**REQUIRED WORK**
Each entry below must come back exactly as written, without its pictures.

══ RECORDS SHOWN ══

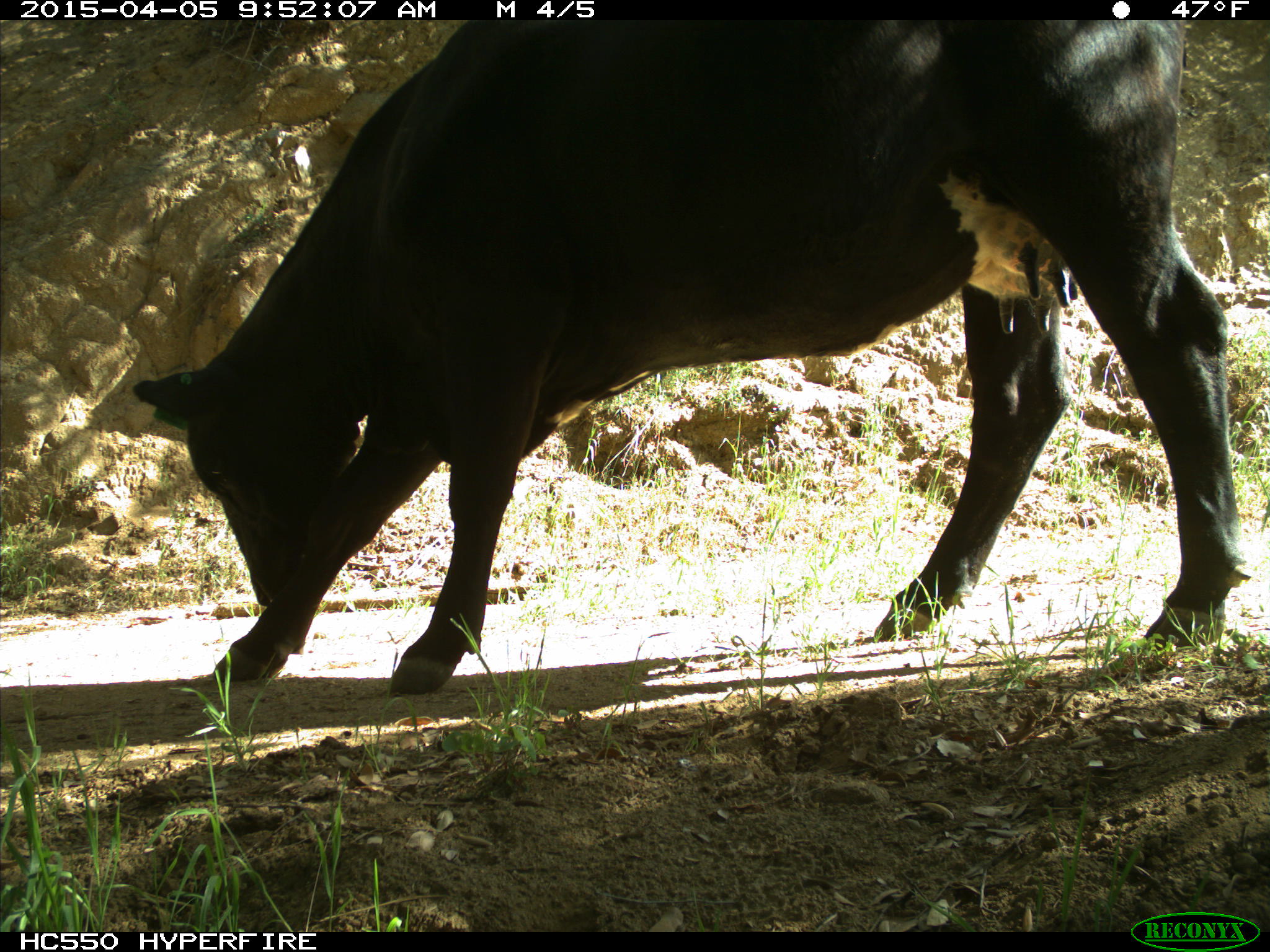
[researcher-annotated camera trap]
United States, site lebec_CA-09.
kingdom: Animalia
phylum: Chordata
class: Mammalia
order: Artiodactyla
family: Bovidae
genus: Bos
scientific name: Bos taurus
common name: domestic cow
Bos taurus (domestic cow).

═══

**SOLUTION**
[researcher-annotated camera trap]
United States, site lebec_CA-09.
kingdom: Animalia
phylum: Chordata
class: Mammalia
order: Artiodactyla
family: Bovidae
genus: Bos
scientific name: Bos taurus
common name: domestic cow
Bos taurus (domestic cow).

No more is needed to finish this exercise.